The legislature has dealt with housing before – last year it came up with $40 million – but this change creates a permanent, dedicated revenue stream, available as predictably as the rent coming due.
“It means,” explains Anneliese Koehler, an Oregon Food Bank policy advocate, “we won’t have to fight for that every two years.”
“We’re so excited,” gushed Alison McIntosh, deputy director of Neighborhood Partnerships and convener of the Oregon Housing Alliance. With some other efforts, it means that the state will be reliably putting $90 million into the housing crisis every two years.
Still, the coalition of housing advocates will keep working on the issue in future sessions. For Oregon Food Bank, the housing issue may not be about hunger, but it’s about what makes Oregonians hungry.
As Koehler points out, when people get into affordable housing — calculated as accessible to households making 80% of the local average income – “Some will no longer rely on food pantries.”

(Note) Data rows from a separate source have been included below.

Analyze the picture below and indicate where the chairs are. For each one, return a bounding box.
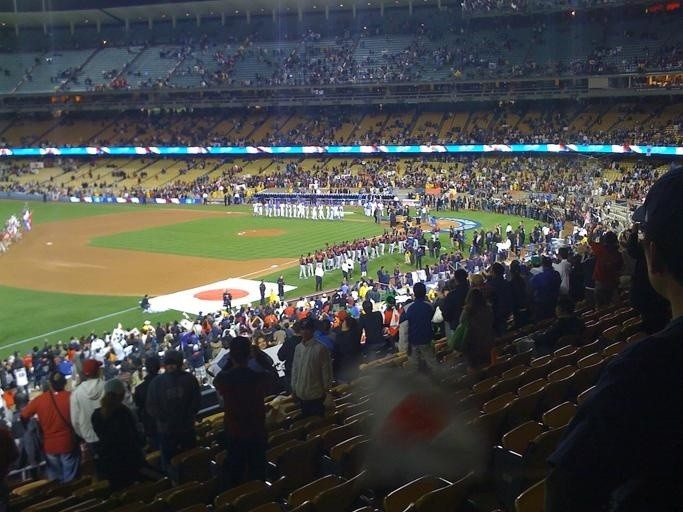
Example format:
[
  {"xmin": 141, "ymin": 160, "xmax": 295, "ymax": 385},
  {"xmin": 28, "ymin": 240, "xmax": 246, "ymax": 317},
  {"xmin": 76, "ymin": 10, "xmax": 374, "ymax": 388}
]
[
  {"xmin": 0, "ymin": 16, "xmax": 682, "ymax": 202},
  {"xmin": 570, "ymin": 202, "xmax": 644, "ymax": 235},
  {"xmin": 0, "ymin": 279, "xmax": 681, "ymax": 512}
]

The greatest success of a food bank is to have fewer customers.
Besides supporting local efforts, the state money will leverage some federal spending on affordable housing. The legislature also provided $5 million in emergency shelter funding, and expanded the power of local governments to issue bonds for housing. With the support of Realtors, the legislature created state tax-exempt savings accounts for first-time home buyers trying to get together down payments. They also set up a commission to investigate racial discrimination in the housing market.
There is, of course, considerably more work to do. Keny-Guyer, chairman of the House Human Services and Housing Committee, points out that there is no named housing committee in the Senate, meaning that in that chamber, housing legislation can be what you might call homeless.
Nobody, especially those who’ve looked at the streets and schools of Oregon, thinks that this effort will solve the state’s problem. “The housing crisis,” says Koehler, “is going to take a lot of solutions.”
But there’s at least one thing this year’s legislation is likely to achieve.
“It’s going to make a huge difference,” says McIntosh, “to the folks who live in those apartments.”